# Trout tip help



## 100 Grain (Aug 24, 2013)

nowicki2005 said:


> So you caught an 8 pound bass??????


Not even close. Maybe 4 - 4 1/2 lb? Don't weigh them just quick measure & let go. Btw 23" not 25". My windows phone won't let me edit posts. 
_Posted via Mobile Device_


----------



## fishonjr (Feb 16, 2006)

I know it goes against the suggestions being posted, but I spent many years catching trout, especially rainbows, through the ice. I fish the deep water, but I only fish a few feet below the ice. Usually 1-5 feet under the ice. I lived in the Gaylord/Lewiston area, and there are numerous trout lakes up there. Being stealthy is also very critical to being successful. With fish that are just below the ice surface, they are affected by noise. If you can find Butterworms, use them. They have a stink like no other bait I have ever used. Trout can sniff that out. My favorite set up is 2lb test on a 36-48" ultra light rod with a great drag. Genz worm with a rubber body/skirt and tipped with a Butterworm right through the middle of the body.
Most of the brown trout I have caught have come in 15-30fow right off the bottom. I have caught hundred of trout and I have never caught one in water less than 15'. Like I said, it goes against the grain, but it has really worked well in the lakes I fish. Good luck to you!


----------



## paddy o (Dec 29, 2010)

I've been targeting inlets or seeps this year and using tip ups strung with nothing but a hook. #16 treble with a wiggler. The deepest I've fished is 12". Put the wiggler 6" deep or halfway down. Swampbuck is right. You have to be super quiet.

-- Exercise requirements --
• 1. Copy the part of the trout thread that opens with the words containing "## 100 Grain" and closes with "me edit posts.", renaming "bass" to "walleye" wherever it appears.
• 2. In the trout thread, what line strength does fishonjr use in a favorite setup?
The entries stand apart from the trout thread and are separate material.

-- Raw records --
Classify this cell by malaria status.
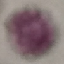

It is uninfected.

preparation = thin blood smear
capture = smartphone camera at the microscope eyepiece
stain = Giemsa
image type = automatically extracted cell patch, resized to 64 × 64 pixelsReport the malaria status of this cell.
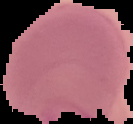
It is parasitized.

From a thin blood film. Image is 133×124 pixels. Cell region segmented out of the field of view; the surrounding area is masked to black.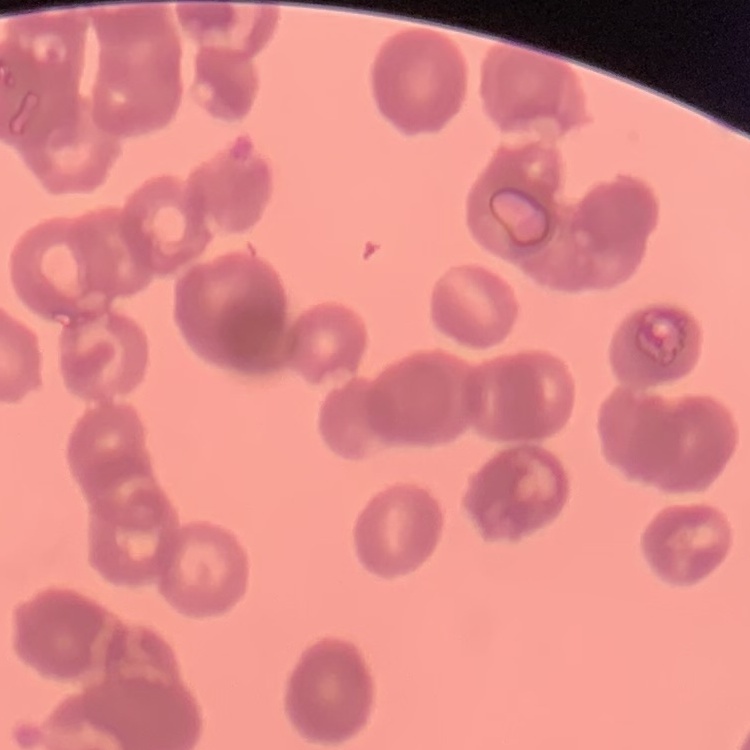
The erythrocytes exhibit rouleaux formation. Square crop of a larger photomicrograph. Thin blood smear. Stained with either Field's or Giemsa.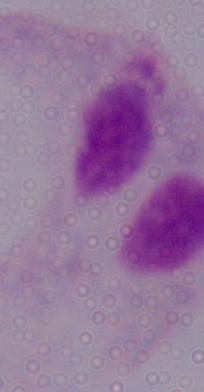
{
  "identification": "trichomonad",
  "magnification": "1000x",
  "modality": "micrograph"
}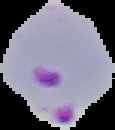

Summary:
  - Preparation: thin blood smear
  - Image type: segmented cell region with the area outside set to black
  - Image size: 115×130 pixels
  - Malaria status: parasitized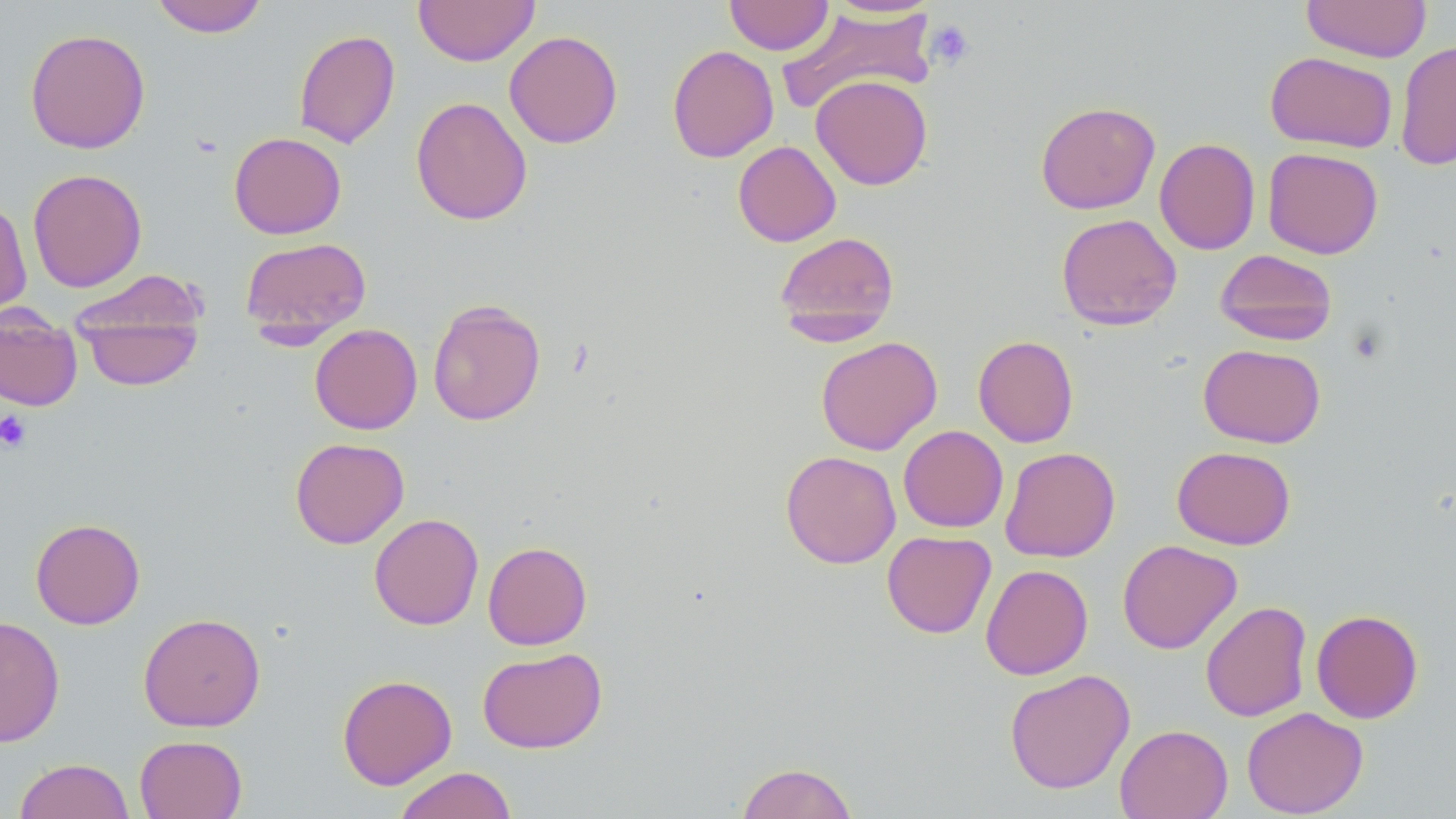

-- Solved tasks --
• 1.
## 100 Grain (Aug 24, 2013)

nowicki2005 said:


> So you caught an 8 pound walleye??????


Not even close. Maybe 4 - 4 1/2 lb? Don't weigh them just quick measure & let go. Btw 23" not 25". My windows phone won't let me edit posts.

• 2. 2lb test.